Belanghebbende heeft vanaf het jaar 2008 bedragen gestort op de G-rekeningen die de vennootschappen aanhielden ten behoeve van de Ontvanger.

2.5.

Tot de stukken behoort een verslag aangeduid met ‘IKB 1 - [nummer 1] - Limburg/kantoor [plaats 8] ’ (hierna: het verslag van heffing) en gedagtekend 29 november 2012. Het verslag van heffing beslaat de periode 14 januari 2008 tot en met 31 maart 2010 en bevat (interne) aantekeningen van belastingambtenaren betreffende de (omzet)belastingheffing ten laste van de entiteit ‘ [nummer 2] - [bedrijf 2] B.V.’. Uit het verslag van heffing blijkt onder meer dat ten aanzien van [bedrijf 2] door de diverse belastingambtenaren in genoemde periode de volgende acties zijn ondernomen:

-

Het stellen van vragen aan [bedrijf 2] ;

-

Het instellen van (boeken)onderzoeken;

-

Het opvragen van de administratie;

-

Het verlagen van de INN-norm;

-

Een onderlinge uitwisseling van gegevens en een zekere samenspraak tussen de belastingambtenaren en belastingeenheden.

3 Geschil, alsmede standpunten en conclusies van partijen

3.1.

Het geschil betreft het antwoord op de vraag of de beschikkingen ten onrechte of tot een te hoog bedrag aan belanghebbende zijn gegeven omdat de Ontvanger en/of de Inspecteur in strijd met het zorgvuldigheidsbeginsel heeft/ hebben gehandeld.

Belanghebbende is van mening dat deze vraag bevestigend moet worden beantwoord.

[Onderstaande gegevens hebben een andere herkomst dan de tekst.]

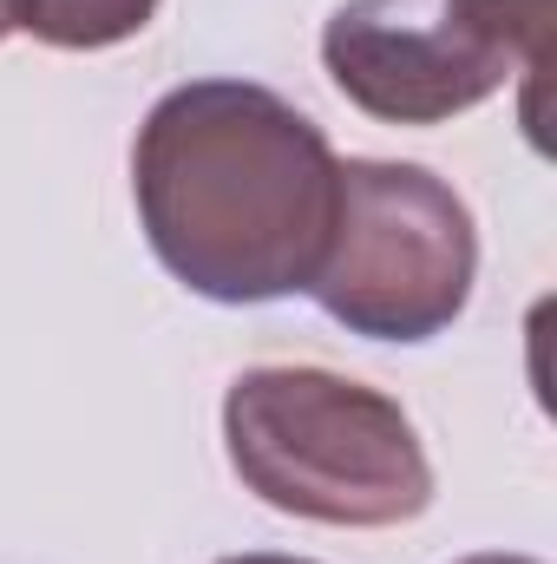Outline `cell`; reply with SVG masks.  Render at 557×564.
Masks as SVG:
<instances>
[{
	"label": "cell",
	"mask_w": 557,
	"mask_h": 564,
	"mask_svg": "<svg viewBox=\"0 0 557 564\" xmlns=\"http://www.w3.org/2000/svg\"><path fill=\"white\" fill-rule=\"evenodd\" d=\"M223 564H315V558H288V552H243V558H223Z\"/></svg>",
	"instance_id": "cell-6"
},
{
	"label": "cell",
	"mask_w": 557,
	"mask_h": 564,
	"mask_svg": "<svg viewBox=\"0 0 557 564\" xmlns=\"http://www.w3.org/2000/svg\"><path fill=\"white\" fill-rule=\"evenodd\" d=\"M459 564H538V558H518V552H479V558H459Z\"/></svg>",
	"instance_id": "cell-7"
},
{
	"label": "cell",
	"mask_w": 557,
	"mask_h": 564,
	"mask_svg": "<svg viewBox=\"0 0 557 564\" xmlns=\"http://www.w3.org/2000/svg\"><path fill=\"white\" fill-rule=\"evenodd\" d=\"M341 158L308 112L250 79L164 93L132 144L151 257L190 295L250 308L308 295L335 230Z\"/></svg>",
	"instance_id": "cell-1"
},
{
	"label": "cell",
	"mask_w": 557,
	"mask_h": 564,
	"mask_svg": "<svg viewBox=\"0 0 557 564\" xmlns=\"http://www.w3.org/2000/svg\"><path fill=\"white\" fill-rule=\"evenodd\" d=\"M243 492L308 525L381 532L433 506V466L401 401L335 368H250L223 394Z\"/></svg>",
	"instance_id": "cell-2"
},
{
	"label": "cell",
	"mask_w": 557,
	"mask_h": 564,
	"mask_svg": "<svg viewBox=\"0 0 557 564\" xmlns=\"http://www.w3.org/2000/svg\"><path fill=\"white\" fill-rule=\"evenodd\" d=\"M157 0H20V33L59 53H99L151 26Z\"/></svg>",
	"instance_id": "cell-5"
},
{
	"label": "cell",
	"mask_w": 557,
	"mask_h": 564,
	"mask_svg": "<svg viewBox=\"0 0 557 564\" xmlns=\"http://www.w3.org/2000/svg\"><path fill=\"white\" fill-rule=\"evenodd\" d=\"M20 33V0H0V40Z\"/></svg>",
	"instance_id": "cell-8"
},
{
	"label": "cell",
	"mask_w": 557,
	"mask_h": 564,
	"mask_svg": "<svg viewBox=\"0 0 557 564\" xmlns=\"http://www.w3.org/2000/svg\"><path fill=\"white\" fill-rule=\"evenodd\" d=\"M479 276V230L466 197L394 158H348L335 184V230L308 295L368 341H433L459 322Z\"/></svg>",
	"instance_id": "cell-3"
},
{
	"label": "cell",
	"mask_w": 557,
	"mask_h": 564,
	"mask_svg": "<svg viewBox=\"0 0 557 564\" xmlns=\"http://www.w3.org/2000/svg\"><path fill=\"white\" fill-rule=\"evenodd\" d=\"M557 0H348L321 26V66L381 126H446L512 73H545Z\"/></svg>",
	"instance_id": "cell-4"
}]
</instances>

De Ontvanger is de tegenovergestelde opvatting toegedaan.

Tussen partijen is niet in geschil:

-

dat belanghebbende personeel heeft ingeleend als bedoeld in artikel 34 van de IW;

-

de (berekening van de) bedragen van de aansprakelijkstellingen;

-

de wijze van bekendmaking van de beschikkingen;

-

dat de Ontvanger nadat belanghebbende aansprakelijk is gesteld zorgvuldig heeft gehandeld.

3.2.

Partijen doen hun standpunten in hoger beroep steunen op de gronden die daartoe door hen zijn aangevoerd in de van hen afkomstige stukken, van al welke stukken de inhoud als hier ingevoegd moet worden aangemerkt.

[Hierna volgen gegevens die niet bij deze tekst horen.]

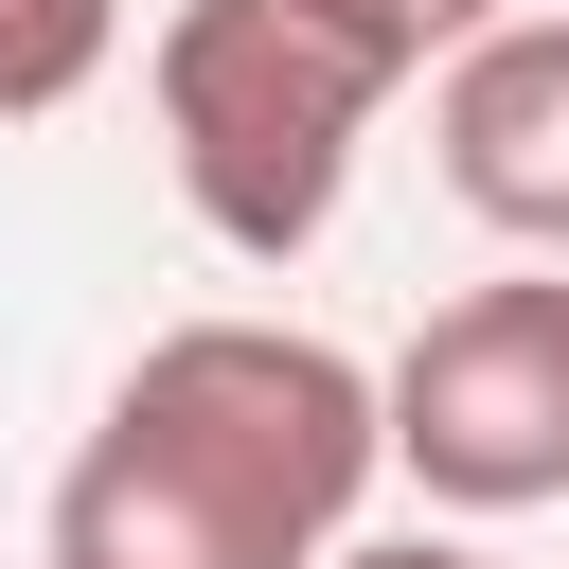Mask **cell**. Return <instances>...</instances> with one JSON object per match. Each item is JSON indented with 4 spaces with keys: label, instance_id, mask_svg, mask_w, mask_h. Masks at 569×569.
<instances>
[{
    "label": "cell",
    "instance_id": "5b68a950",
    "mask_svg": "<svg viewBox=\"0 0 569 569\" xmlns=\"http://www.w3.org/2000/svg\"><path fill=\"white\" fill-rule=\"evenodd\" d=\"M124 53V0H0V124H53Z\"/></svg>",
    "mask_w": 569,
    "mask_h": 569
},
{
    "label": "cell",
    "instance_id": "8992f818",
    "mask_svg": "<svg viewBox=\"0 0 569 569\" xmlns=\"http://www.w3.org/2000/svg\"><path fill=\"white\" fill-rule=\"evenodd\" d=\"M320 18H356V36H373V53H391V71H409V89H427V71H445V53H462V36H480V18H462V0H320Z\"/></svg>",
    "mask_w": 569,
    "mask_h": 569
},
{
    "label": "cell",
    "instance_id": "7a4b0ae2",
    "mask_svg": "<svg viewBox=\"0 0 569 569\" xmlns=\"http://www.w3.org/2000/svg\"><path fill=\"white\" fill-rule=\"evenodd\" d=\"M142 89H160V160H178L196 231L231 267H302L338 231L356 142L391 124L409 71L356 18H320V0H178L160 53H142Z\"/></svg>",
    "mask_w": 569,
    "mask_h": 569
},
{
    "label": "cell",
    "instance_id": "3957f363",
    "mask_svg": "<svg viewBox=\"0 0 569 569\" xmlns=\"http://www.w3.org/2000/svg\"><path fill=\"white\" fill-rule=\"evenodd\" d=\"M391 409V462L445 498V516H533L569 498V267H498L462 302L409 320V356L373 373Z\"/></svg>",
    "mask_w": 569,
    "mask_h": 569
},
{
    "label": "cell",
    "instance_id": "52a82bcc",
    "mask_svg": "<svg viewBox=\"0 0 569 569\" xmlns=\"http://www.w3.org/2000/svg\"><path fill=\"white\" fill-rule=\"evenodd\" d=\"M320 569H498V551H480V533H338Z\"/></svg>",
    "mask_w": 569,
    "mask_h": 569
},
{
    "label": "cell",
    "instance_id": "ba28073f",
    "mask_svg": "<svg viewBox=\"0 0 569 569\" xmlns=\"http://www.w3.org/2000/svg\"><path fill=\"white\" fill-rule=\"evenodd\" d=\"M462 18H533V0H462Z\"/></svg>",
    "mask_w": 569,
    "mask_h": 569
},
{
    "label": "cell",
    "instance_id": "6da1fadb",
    "mask_svg": "<svg viewBox=\"0 0 569 569\" xmlns=\"http://www.w3.org/2000/svg\"><path fill=\"white\" fill-rule=\"evenodd\" d=\"M391 480V409L302 320H178L53 462L36 569H320Z\"/></svg>",
    "mask_w": 569,
    "mask_h": 569
},
{
    "label": "cell",
    "instance_id": "277c9868",
    "mask_svg": "<svg viewBox=\"0 0 569 569\" xmlns=\"http://www.w3.org/2000/svg\"><path fill=\"white\" fill-rule=\"evenodd\" d=\"M427 142H445V196L480 231H516V249L569 267V0L480 18L445 53V89H427Z\"/></svg>",
    "mask_w": 569,
    "mask_h": 569
}]
</instances>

Voor hetgeen zij hieraan ter zitting hebben toegevoegd wordt verwezen naar het opgemaakte proces-verbaal.

3.3.

Belanghebbende concludeert tot vernietiging van de uitspraak van de Rechtbank, vernietiging van de uitspraken op bezwaar en vernietiging van de beschikkingen. De Ontvanger concludeert tot bevestiging van de uitspraak van de Rechtbank.